HOW TO COMPLETE THIS TASK —
Output all the entries word for word. Omit the pictures.

........

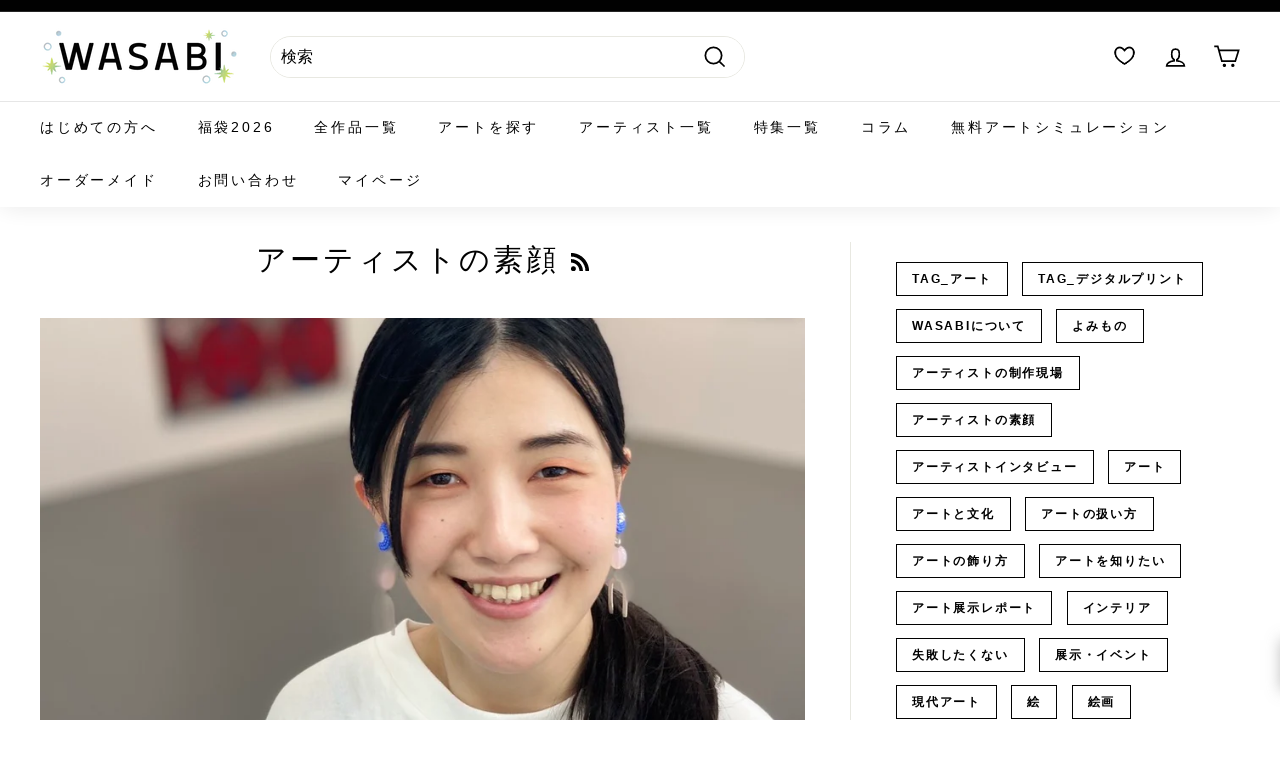

--- FILE ---
content_type: text/css
request_url: https://wasabi-nomal.com/cdn/shop/t/14/assets/article-page.css?v=116899829071863390861751258186
body_size: 293
content:
.order{display:flex}@media (max-width:750px){.order{display:block}}.order-design{margin:.5em auto 25px;background:#f3f7f9;max-width:100%;position:relative}.order-design .list{justify-content:space-around;padding:20px 0;text-align:center;font-size:90%}.list{justify-content:space-around;padding:20px 0;margin:0 .5em}.order-design .mokuteki_mark{background-color:#f8f128;padding:10px;font-weight:700;margin-bottom:16px;font-size:80%}.order-design .list a{text-aling:center;font-size:120%;font-weight:700}.list a{font-size:15px;font-weight:700;text-decoration:underline}.list img{max-width:100%;height:auto;border-radius:0;display:block;margin-right:auto;margin-left:auto}input[type=checkbox],input[type=radio]{margin:4px 0 0;margin-top:1px\	;line-height:normal}input[type=checkbox],input[type=radio]{box-sizing:border-box;padding:0}button,input,select,textarea{font-family:inherit;font-size:inherit;line-height:inherit}input[type=checkbox i]{background-color:initial;cursor:default;-webkit-appearance:auto;appearance:auto;box-sizing:border-box;margin:3px 3px 3px 4px;padding:initial;border:initial}.design_box__head{display:flex;align-items:center;justify-content:space-between;margin:0 0 10px}.acbox-under2 a{font-size:18px;font-weight:700;text-decoration:underline}.design_box__head--icon a img{width:60px;height:60px;margin:-2px 15px 0 0;float:left;border-radius:8px;box-shadow:1.5px 1.5px 2px 2px #bbb;display:block}.design_box--point{color:#fca001;font-weight:700}.design_box--point p{margin:0;position:relative}.acbox-under2 p{margin:4px!important;padding:0;font-size:12px;line-height:2}.design_box--point p:before{content:"";display:inline-block;width:23px;height:23px;background:url(/cdn/shop/files/5afec2da88e104b66854e58ac6ab893b.svg?v=1708408635);background-size:23px;margin-right:5px;vertical-align:top}.design_box--name{margin-bottom:10px;margin-top:6px;margin-left:7px;font-size:17px;font-weight:900;line-height:100%;text-align:center}.acbox-under2 a{font-size:23px;font-weight:700;text-decoration:underline}.design_box__info{display:block;clear:both;line-height:160%;margin:0 0 10px}.design_box__info ul{margin:0;padding:0}.design_box__info li{list-style:none;background:url(/cdn/shop/files/13.svg?v=1708408853) no-repeat;background-size:22px;background-position:0px 1px;padding:0 0 2px 28px;margin-left:5px!important;font-size:94%}.acbox4{width:auto;margin:0 .5em 10px}.acbox4 input{display:none}.acbox4 input:checked~label{background:#e0e0e0;color:#3b3f44}.acbox4 label{margin:0 35px;width:auto;font-size:15px;font-weight:700;text-align:center;background:#e0e0e0;position:relative;display:block;padding:6px;border-radius:4px;cursor:pointer;color:#3b3f44}.acbox4 div.acbox-under2{height:0px;overflow:hidden;opacity:0;transition:.15s}.acbox4 input:checked~div{height:auto;padding:1em .2em;border-radius:0;opacity:1}.article-slider-card-pc{display:block!important}.article-slider-card-sp{display:none!important}@media only screen and (max-width: 750px){.article-slider-card-pc{display:none!important}.article-slider-card-sp{display:block!important}}.article-slider-group2{position:relative;width:90%;min-height:200px;height:auto;display:flex;flex-wrap:nowrap;animation:loop-slide 20s infinite linear 1s both}@keyframes loop-slide{from {transform: translateX(0);} to {transform: translateX(-100%);};}.wrap{display:flex;align-items:center;height:100%;overflow:hidden}.article-slider-card-pc{flex:0 0 auto;max-width:600px;height:100%;margin-right:14px;font-size:12px;text-align:center;font-weight:700}.article-slider-card-sp{flex:0 0 auto;max-width:300px;height:100%;margin-right:14px;font-size:12px;text-align:center;font-weight:700}.article-slider-card-img300{max-width:100%;height:100%;object-fit:cover;border-radius:9px}
/*# sourceMappingURL=/cdn/shop/t/14/assets/article-page.css.map?v=116899829071863390861751258186 */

........

YOUR SOLUTION —
--- FILE ---
content_type: text/css
request_url: https://wasabi-nomal.com/cdn/shop/t/14/assets/article-page.css?v=116899829071863390861751258186
body_size: 293
content:
.order{display:flex}@media (max-width:750px){.order{display:block}}.order-design{margin:.5em auto 25px;background:#f3f7f9;max-width:100%;position:relative}.order-design .list{justify-content:space-around;padding:20px 0;text-align:center;font-size:90%}.list{justify-content:space-around;padding:20px 0;margin:0 .5em}.order-design .mokuteki_mark{background-color:#f8f128;padding:10px;font-weight:700;margin-bottom:16px;font-size:80%}.order-design .list a{text-aling:center;font-size:120%;font-weight:700}.list a{font-size:15px;font-weight:700;text-decoration:underline}.list img{max-width:100%;height:auto;border-radius:0;display:block;margin-right:auto;margin-left:auto}input[type=checkbox],input[type=radio]{margin:4px 0 0;margin-top:1px\	;line-height:normal}input[type=checkbox],input[type=radio]{box-sizing:border-box;padding:0}button,input,select,textarea{font-family:inherit;font-size:inherit;line-height:inherit}input[type=checkbox i]{background-color:initial;cursor:default;-webkit-appearance:auto;appearance:auto;box-sizing:border-box;margin:3px 3px 3px 4px;padding:initial;border:initial}.design_box__head{display:flex;align-items:center;justify-content:space-between;margin:0 0 10px}.acbox-under2 a{font-size:18px;font-weight:700;text-decoration:underline}.design_box__head--icon a img{width:60px;height:60px;margin:-2px 15px 0 0;float:left;border-radius:8px;box-shadow:1.5px 1.5px 2px 2px #bbb;display:block}.design_box--point{color:#fca001;font-weight:700}.design_box--point p{margin:0;position:relative}.acbox-under2 p{margin:4px!important;padding:0;font-size:12px;line-height:2}.design_box--point p:before{content:"";display:inline-block;width:23px;height:23px;background:url(/cdn/shop/files/5afec2da88e104b66854e58ac6ab893b.svg?v=1708408635);background-size:23px;margin-right:5px;vertical-align:top}.design_box--name{margin-bottom:10px;margin-top:6px;margin-left:7px;font-size:17px;font-weight:900;line-height:100%;text-align:center}.acbox-under2 a{font-size:23px;font-weight:700;text-decoration:underline}.design_box__info{display:block;clear:both;line-height:160%;margin:0 0 10px}.design_box__info ul{margin:0;padding:0}.design_box__info li{list-style:none;background:url(/cdn/shop/files/13.svg?v=1708408853) no-repeat;background-size:22px;background-position:0px 1px;padding:0 0 2px 28px;margin-left:5px!important;font-size:94%}.acbox4{width:auto;margin:0 .5em 10px}.acbox4 input{display:none}.acbox4 input:checked~label{background:#e0e0e0;color:#3b3f44}.acbox4 label{margin:0 35px;width:auto;font-size:15px;font-weight:700;text-align:center;background:#e0e0e0;position:relative;display:block;padding:6px;border-radius:4px;cursor:pointer;color:#3b3f44}.acbox4 div.acbox-under2{height:0px;overflow:hidden;opacity:0;transition:.15s}.acbox4 input:checked~div{height:auto;padding:1em .2em;border-radius:0;opacity:1}.article-slider-card-pc{display:block!important}.article-slider-card-sp{display:none!important}@media only screen and (max-width: 750px){.article-slider-card-pc{display:none!important}.article-slider-card-sp{display:block!important}}.article-slider-group2{position:relative;width:90%;min-height:200px;height:auto;display:flex;flex-wrap:nowrap;animation:loop-slide 20s infinite linear 1s both}@keyframes loop-slide{from {transform: translateX(0);} to {transform: translateX(-100%);};}.wrap{display:flex;align-items:center;height:100%;overflow:hidden}.article-slider-card-pc{flex:0 0 auto;max-width:600px;height:100%;margin-right:14px;font-size:12px;text-align:center;font-weight:700}.article-slider-card-sp{flex:0 0 auto;max-width:300px;height:100%;margin-right:14px;font-size:12px;text-align:center;font-weight:700}.article-slider-card-img300{max-width:100%;height:100%;object-fit:cover;border-radius:9px}
/*# sourceMappingURL=/cdn/shop/t/14/assets/article-page.css.map?v=116899829071863390861751258186 */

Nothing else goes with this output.